Dia grande no planalto do PSD. A família laranja subiu em peso ao Chão da Lagoa para a tradicional festa anual, com bandeiras ao vento, copos na mão e o Ministério Público bem presente no pensamento. Entre barracas recheadas de carne, vinho seco e sorrisos nervosos, a pergunta mais repetida era simples: quem paga a rodada? A resposta, como quase tudo nestes tempos, parece estar sob escuta.
Miguel Albuquerque e Luís Montenegro estiveram presentes, lado a lado, mas com a distância estratégica de quem sabe que uma fotografia em má companhia pode acabar num inquérito ou num editorial impiedoso. Evitaram copos partilhados e brindes comprometores, sobretudo na presença de Custódio Correia, o empresário que terá financiado o partido através de contratos milionários com o Governo Regional. Custódio garante que tudo foi feito em nome da amizade, mas essa amizade incluía almoços pagos, brindes personalizados e, segundo se diz, até o pagamento de multas do partido. Fica a dúvida se também irá pagar a dívida à Herdade do Chão da Lagoa, de Martinho do Santo, onde tudo se celebra e, por vezes, se conspira.

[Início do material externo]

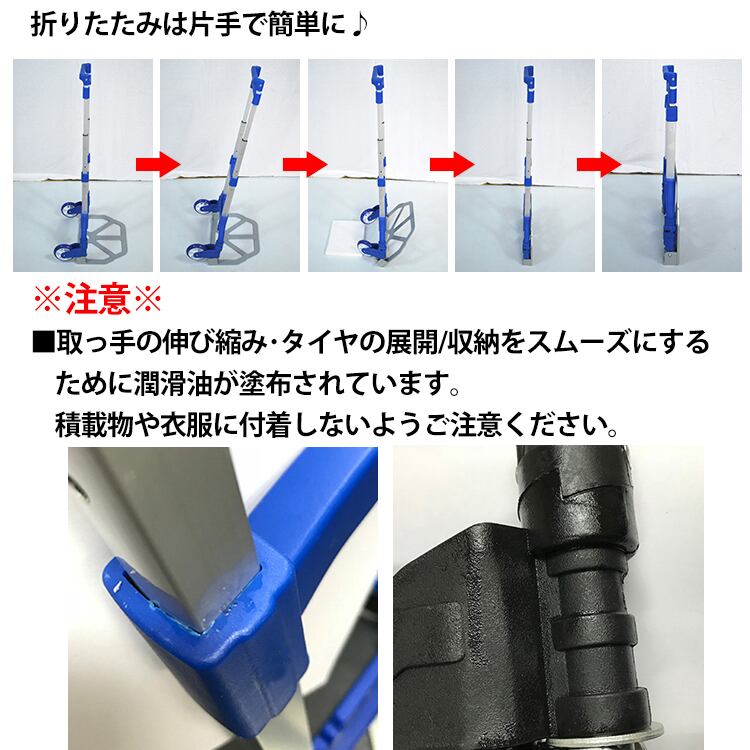 折りたたみは片手で簡単に♪

※注意※

■取っ手の伸び縮み･タイヤの展開/収納をスムーズにするために潤滑油が塗布されています。
積載物や衣服に付着しないようご注意ください。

Custódio não estava sozinho. O irmão, Domingos Correia, também circulava pelo recinto, discreto mas atento. No passado, foi cliente da Spinumviva, empresa de consultoria política de Montenegro, especializada em arranjos que iam das campanhas a hotéis na Calheta ou em Braga. Em 2022, Montenegro inaugurou um desses hotéis com o entusiasmo de quem ainda não sabia, ou fingia não saber, que os irmãos Correia se tornariam os protagonistas de uma contabilidade paralela que deixou rasto no universo social-democrata.
O ambiente estava carregado. Não pelas nuvens, já que o dia se manteve soalheiro, mas porque o processo "Ab Initio" deverá conhecer as suas primeiras acusações formais nas próximas semanas. Os nomes dos arguidos estão praticamente fechados, mas há uma ausência difícil de explicar: Nivalda Gonçalves. Apanhada em escutas a pedir dez mil euros a Humberto Drummond, não para o partido, mas para uso pessoal, justificando a quantia como uma espécie de "taxa de representação", desapareceu misteriosamente do radar judicial. Fica a dúvida: terá sido um erro processual ou apenas um descuido seletivo num clube cada vez mais exclusivo?
O dia ficou também marcado pela formalização de Rui Coelho como arguido. Braço-direito de Pedro Calado e figura de bastidores, Coelho funcionava como uma espécie de cobrador de fraque moderno. Conhecia todos os empresários, os que podiam e os que tinham de pagar, fosse por um licenciamento rápido, uma decisão favorável ou simplesmente por não quererem ser ignorados. Era ele quem geria os contactos, os envelopes e o sorriso de circunstância. Agora, gere o tempo entre reuniões com o advogado e chamadas não retornadas.
No meio disto tudo, os discursos mantêm-se fiéis à tradição. Fala-se de honestidade, de autonomia, do ataque de Lisboa e da inveja dos outros partidos. As palmas surgem com ritmo, algumas sinceras, outras simplesmente motivadas pelo vinho ou pela carne de vinha d’alhos que continua a sair fumegante das tendas. A Justiça, por seu lado, afia as acusações. E o país assiste a este arraial com o fascínio de quem vê uma novela repetida, onde os episódios mudam, mas os vilões renovam-se.
No fim, como sempre, a conta vai chegar. A única incerteza é quem a irá pagar desta vez. Talvez Custódio. Talvez Domingos. Ou, como tantas vezes, todos nós.